The air reeked from spills of newly smuggled fuel being poured in to plastic barrels as winches powered by noisy generators hauled goods out of wood-lined openings in the earth. Others were still producing only dirt as workers underground dug out cave-ins from Israeli bombardment.
The tunnels linking the Gaza Strip with Egypt are back in business, despite the hundreds of tonnes of bombs and missiles Israeli dropped on them.
Their fast recovery only underlines the difficulty of stopping the smuggling and reinforces Israel’s fears that Gaza’s Hamas rulers will use the tunnel network to bring in weapons to rearm after the blows it took in the onslaught.
“I fixed the damage in three days, we’re functional since this morning,” said Abu Wahda, who like others involved in the trade refused to be identified by anything but his nickname because of his smuggling activity.
By noon, the winch had pulled out 12 refrigerator-sized sacks of chips. Abu Wahda said the 1m high passage under Gaza’s soft sands was not fully reinforced yet and was dangerous for his eight workers currently undergound shuttling the cargo from the Egyptian side.
“But the worst danger comes from the sky, if they bomb again,” he said.
Israeli Foreign Minister Tzipi Livni said on Thursday that Israel was willing to reopen hostilities if the bombings weren’t enough to stop the smuggling.
Ending the smuggling — along with stopping Hamas rocket fire on southern Israel — was a key Israeli objective for its offensive, which killed 1,285 Palestinians, most of them civilians, the Palestinian Center for Human Rights counted.
The Israeli military said it destroyed 60 to 70 percent of the tunnels before Sunday’s ceasefire. Israel estimates there were about 300 tunnels before the offensive.

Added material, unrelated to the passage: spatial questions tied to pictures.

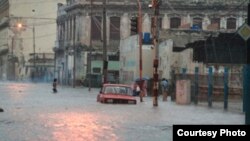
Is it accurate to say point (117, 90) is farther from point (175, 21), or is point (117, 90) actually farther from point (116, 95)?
point (175, 21)

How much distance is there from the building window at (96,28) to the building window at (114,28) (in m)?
1.77

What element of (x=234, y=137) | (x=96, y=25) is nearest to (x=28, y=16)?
(x=96, y=25)

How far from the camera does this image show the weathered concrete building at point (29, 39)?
4764 inches

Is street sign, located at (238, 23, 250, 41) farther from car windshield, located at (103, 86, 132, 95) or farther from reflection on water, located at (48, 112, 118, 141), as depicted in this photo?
car windshield, located at (103, 86, 132, 95)

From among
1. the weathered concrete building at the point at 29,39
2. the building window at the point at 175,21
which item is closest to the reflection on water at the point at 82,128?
the building window at the point at 175,21

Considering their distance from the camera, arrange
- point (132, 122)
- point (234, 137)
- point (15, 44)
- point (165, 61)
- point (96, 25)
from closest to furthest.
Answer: point (234, 137) → point (132, 122) → point (165, 61) → point (96, 25) → point (15, 44)

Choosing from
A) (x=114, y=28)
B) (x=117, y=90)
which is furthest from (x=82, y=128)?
(x=114, y=28)

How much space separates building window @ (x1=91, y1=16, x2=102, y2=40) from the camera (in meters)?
84.8

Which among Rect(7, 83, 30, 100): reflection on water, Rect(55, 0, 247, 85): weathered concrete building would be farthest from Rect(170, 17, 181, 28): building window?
Rect(7, 83, 30, 100): reflection on water

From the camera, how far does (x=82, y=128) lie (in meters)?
19.2

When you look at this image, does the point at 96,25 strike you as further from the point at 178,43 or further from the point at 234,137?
the point at 234,137

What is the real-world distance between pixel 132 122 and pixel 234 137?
11.9m

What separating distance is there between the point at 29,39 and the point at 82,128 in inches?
4151

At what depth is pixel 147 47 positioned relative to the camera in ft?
214
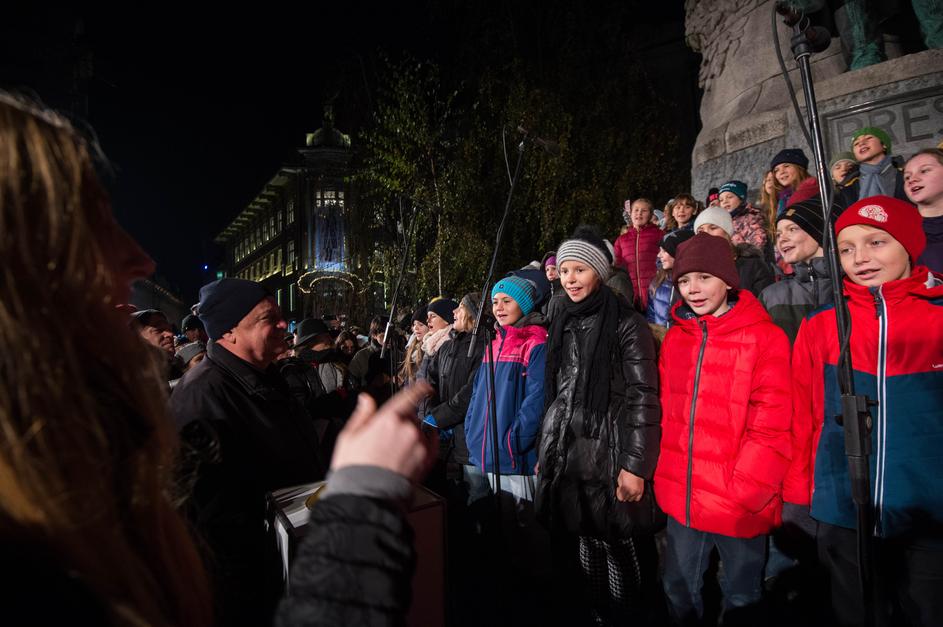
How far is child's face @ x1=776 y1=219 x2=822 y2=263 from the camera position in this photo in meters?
3.30

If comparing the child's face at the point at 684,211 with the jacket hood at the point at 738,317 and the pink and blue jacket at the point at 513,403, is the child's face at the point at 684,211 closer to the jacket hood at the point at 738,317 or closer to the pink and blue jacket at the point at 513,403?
the pink and blue jacket at the point at 513,403

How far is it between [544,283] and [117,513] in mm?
3622

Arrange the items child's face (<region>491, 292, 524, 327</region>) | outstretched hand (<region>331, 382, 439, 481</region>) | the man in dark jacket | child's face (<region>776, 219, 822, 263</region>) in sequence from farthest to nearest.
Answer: child's face (<region>491, 292, 524, 327</region>) < child's face (<region>776, 219, 822, 263</region>) < the man in dark jacket < outstretched hand (<region>331, 382, 439, 481</region>)

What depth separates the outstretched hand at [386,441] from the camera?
94 centimetres

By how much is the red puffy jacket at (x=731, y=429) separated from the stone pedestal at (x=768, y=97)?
480 centimetres

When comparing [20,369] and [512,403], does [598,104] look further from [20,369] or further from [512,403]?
[20,369]

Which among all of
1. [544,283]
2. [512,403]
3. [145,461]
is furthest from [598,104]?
[145,461]

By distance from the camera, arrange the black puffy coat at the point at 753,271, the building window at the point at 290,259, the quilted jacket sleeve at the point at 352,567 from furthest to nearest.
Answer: the building window at the point at 290,259
the black puffy coat at the point at 753,271
the quilted jacket sleeve at the point at 352,567

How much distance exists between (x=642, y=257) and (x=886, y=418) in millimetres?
5005

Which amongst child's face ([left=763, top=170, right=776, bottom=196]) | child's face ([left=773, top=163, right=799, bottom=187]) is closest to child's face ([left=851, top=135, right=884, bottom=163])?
child's face ([left=773, top=163, right=799, bottom=187])

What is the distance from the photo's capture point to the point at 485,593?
12.1ft

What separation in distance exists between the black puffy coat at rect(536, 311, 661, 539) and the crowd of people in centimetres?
1

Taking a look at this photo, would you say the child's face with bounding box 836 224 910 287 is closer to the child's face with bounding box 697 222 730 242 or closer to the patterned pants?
the patterned pants

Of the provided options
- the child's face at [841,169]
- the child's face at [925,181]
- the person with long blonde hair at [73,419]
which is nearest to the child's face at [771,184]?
the child's face at [841,169]
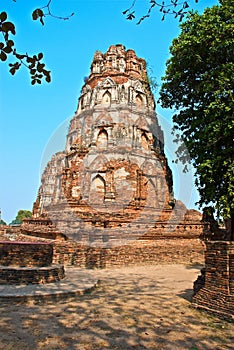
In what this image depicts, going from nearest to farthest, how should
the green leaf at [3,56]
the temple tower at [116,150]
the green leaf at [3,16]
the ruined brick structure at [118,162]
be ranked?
the green leaf at [3,16], the green leaf at [3,56], the ruined brick structure at [118,162], the temple tower at [116,150]

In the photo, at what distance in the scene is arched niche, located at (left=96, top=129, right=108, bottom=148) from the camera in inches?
969

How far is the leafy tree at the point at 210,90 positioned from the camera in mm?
11062

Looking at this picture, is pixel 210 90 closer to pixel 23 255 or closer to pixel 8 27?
A: pixel 23 255

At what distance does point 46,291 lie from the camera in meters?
6.97

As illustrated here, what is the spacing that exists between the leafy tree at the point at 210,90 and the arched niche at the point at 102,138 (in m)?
11.1

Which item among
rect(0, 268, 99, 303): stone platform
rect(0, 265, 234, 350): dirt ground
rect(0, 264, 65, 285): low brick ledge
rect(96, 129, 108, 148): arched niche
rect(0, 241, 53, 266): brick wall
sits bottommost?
rect(0, 265, 234, 350): dirt ground

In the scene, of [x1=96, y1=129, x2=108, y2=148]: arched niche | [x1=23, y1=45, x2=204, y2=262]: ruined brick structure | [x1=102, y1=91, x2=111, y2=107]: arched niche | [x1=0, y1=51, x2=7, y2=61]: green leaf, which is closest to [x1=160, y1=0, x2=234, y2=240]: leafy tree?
[x1=23, y1=45, x2=204, y2=262]: ruined brick structure

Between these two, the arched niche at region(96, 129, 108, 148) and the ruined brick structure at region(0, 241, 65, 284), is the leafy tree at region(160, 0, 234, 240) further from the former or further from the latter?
the arched niche at region(96, 129, 108, 148)

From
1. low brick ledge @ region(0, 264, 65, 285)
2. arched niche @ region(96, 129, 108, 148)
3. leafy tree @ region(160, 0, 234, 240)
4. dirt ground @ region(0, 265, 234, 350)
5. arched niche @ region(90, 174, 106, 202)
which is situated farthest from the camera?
arched niche @ region(96, 129, 108, 148)

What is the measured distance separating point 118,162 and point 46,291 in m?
16.3

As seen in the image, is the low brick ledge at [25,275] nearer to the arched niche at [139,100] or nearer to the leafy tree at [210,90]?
the leafy tree at [210,90]

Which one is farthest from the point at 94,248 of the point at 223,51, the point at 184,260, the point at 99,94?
the point at 99,94

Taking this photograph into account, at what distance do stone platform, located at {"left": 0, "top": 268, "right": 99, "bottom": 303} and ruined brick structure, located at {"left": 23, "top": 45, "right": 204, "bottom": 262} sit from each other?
6285 millimetres

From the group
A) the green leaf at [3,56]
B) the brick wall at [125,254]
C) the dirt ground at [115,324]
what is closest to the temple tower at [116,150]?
the brick wall at [125,254]
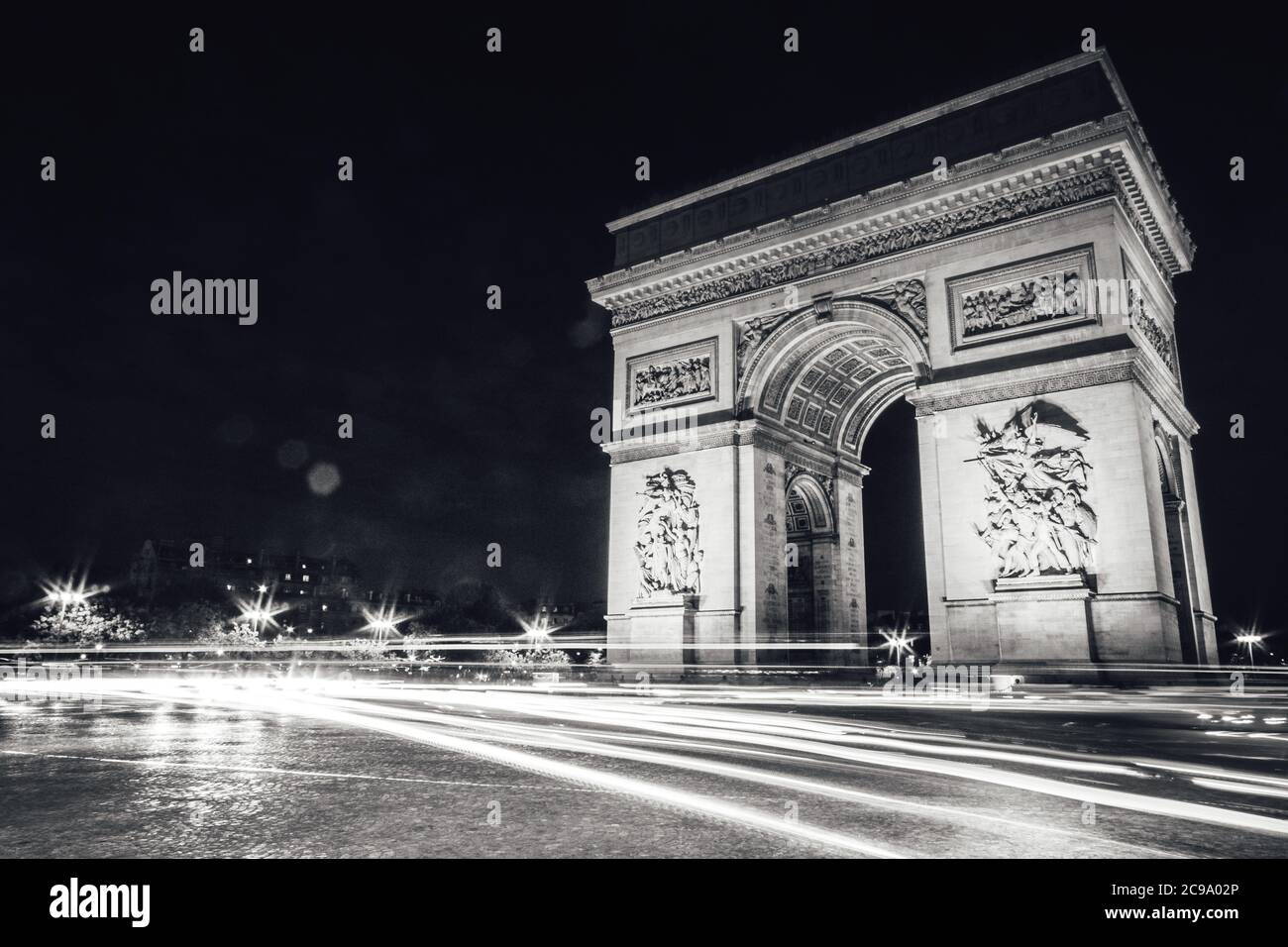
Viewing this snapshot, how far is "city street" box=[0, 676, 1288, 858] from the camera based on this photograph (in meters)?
3.68

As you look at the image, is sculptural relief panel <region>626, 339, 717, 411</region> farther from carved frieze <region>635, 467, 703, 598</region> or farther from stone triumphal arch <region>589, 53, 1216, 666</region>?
carved frieze <region>635, 467, 703, 598</region>

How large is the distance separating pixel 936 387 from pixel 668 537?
310 inches

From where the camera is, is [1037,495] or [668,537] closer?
[1037,495]

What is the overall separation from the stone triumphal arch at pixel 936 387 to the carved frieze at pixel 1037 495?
4 cm

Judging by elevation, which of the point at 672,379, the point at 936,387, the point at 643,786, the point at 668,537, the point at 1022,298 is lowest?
the point at 643,786

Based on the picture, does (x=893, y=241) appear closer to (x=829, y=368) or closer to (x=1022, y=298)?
(x=1022, y=298)

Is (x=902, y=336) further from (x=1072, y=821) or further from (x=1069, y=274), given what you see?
(x=1072, y=821)

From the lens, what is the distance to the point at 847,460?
2798 cm

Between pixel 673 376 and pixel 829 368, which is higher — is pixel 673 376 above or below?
below

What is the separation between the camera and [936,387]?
19.9 m

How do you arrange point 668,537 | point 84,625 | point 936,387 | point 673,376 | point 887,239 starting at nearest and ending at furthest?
1. point 936,387
2. point 887,239
3. point 668,537
4. point 673,376
5. point 84,625

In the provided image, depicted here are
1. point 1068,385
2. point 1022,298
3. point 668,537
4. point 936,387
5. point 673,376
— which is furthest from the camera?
point 673,376

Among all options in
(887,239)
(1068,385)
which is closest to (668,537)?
(887,239)
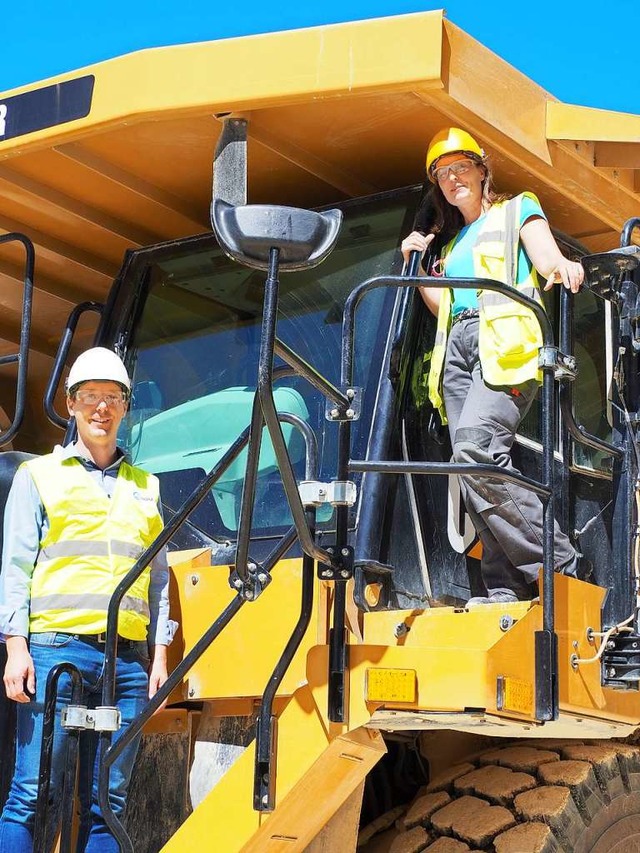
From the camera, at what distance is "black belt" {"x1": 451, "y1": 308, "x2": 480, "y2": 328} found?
15.3 ft

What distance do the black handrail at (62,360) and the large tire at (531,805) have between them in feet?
6.71

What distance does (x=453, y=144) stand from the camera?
4.59 meters

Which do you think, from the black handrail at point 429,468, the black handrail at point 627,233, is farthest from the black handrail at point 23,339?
the black handrail at point 627,233

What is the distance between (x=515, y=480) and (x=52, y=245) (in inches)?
106

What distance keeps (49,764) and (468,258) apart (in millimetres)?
2108

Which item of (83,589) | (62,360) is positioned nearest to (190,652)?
(83,589)

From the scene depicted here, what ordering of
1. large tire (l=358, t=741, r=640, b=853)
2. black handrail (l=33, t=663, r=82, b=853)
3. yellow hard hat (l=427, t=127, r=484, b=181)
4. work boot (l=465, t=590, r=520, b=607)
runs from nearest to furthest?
black handrail (l=33, t=663, r=82, b=853)
work boot (l=465, t=590, r=520, b=607)
large tire (l=358, t=741, r=640, b=853)
yellow hard hat (l=427, t=127, r=484, b=181)

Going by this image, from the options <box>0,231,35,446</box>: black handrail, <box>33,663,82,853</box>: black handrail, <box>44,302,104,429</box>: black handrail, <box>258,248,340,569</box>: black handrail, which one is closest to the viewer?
<box>258,248,340,569</box>: black handrail

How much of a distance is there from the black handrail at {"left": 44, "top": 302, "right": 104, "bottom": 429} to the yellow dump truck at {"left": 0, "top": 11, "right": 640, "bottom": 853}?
3 cm

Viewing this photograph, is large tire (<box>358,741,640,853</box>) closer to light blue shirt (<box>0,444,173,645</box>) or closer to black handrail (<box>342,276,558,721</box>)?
black handrail (<box>342,276,558,721</box>)

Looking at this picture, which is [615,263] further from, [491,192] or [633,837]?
[633,837]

Smugglers in Rafah, a southern Gaza border town where nearly all tunnels are dug, said that there had been about 1,000 tunnels operating before the bombardment, and that up to 90 percent of them were destroyed.
Most tunnels were dug after Israel and Egypt sealed off Gaza following Hamas’ violent takeover in June 2007. While Hamas is believed to use tunnels to bring in weapons, most tunnels are used to get around the Israeli blockade and import scarce commodities — fuel, clothes, building supplies, cigarettes and even potato chips.
The tunnels, about 14m under the surface, usually run for up to 730m from Gaza into Egypt, where their entrances are usually hidden in homes.
Abu Wahda and other smugglers said on Thursday they had never brought weapons for Hamas. They said Hamas directly operates its own tunnels in areas unaccessible to outsiders.
One smuggler, Abu Bilal, said he’d be happy to bring Hamas weapons, “but frankly, the resistance never asks us to.”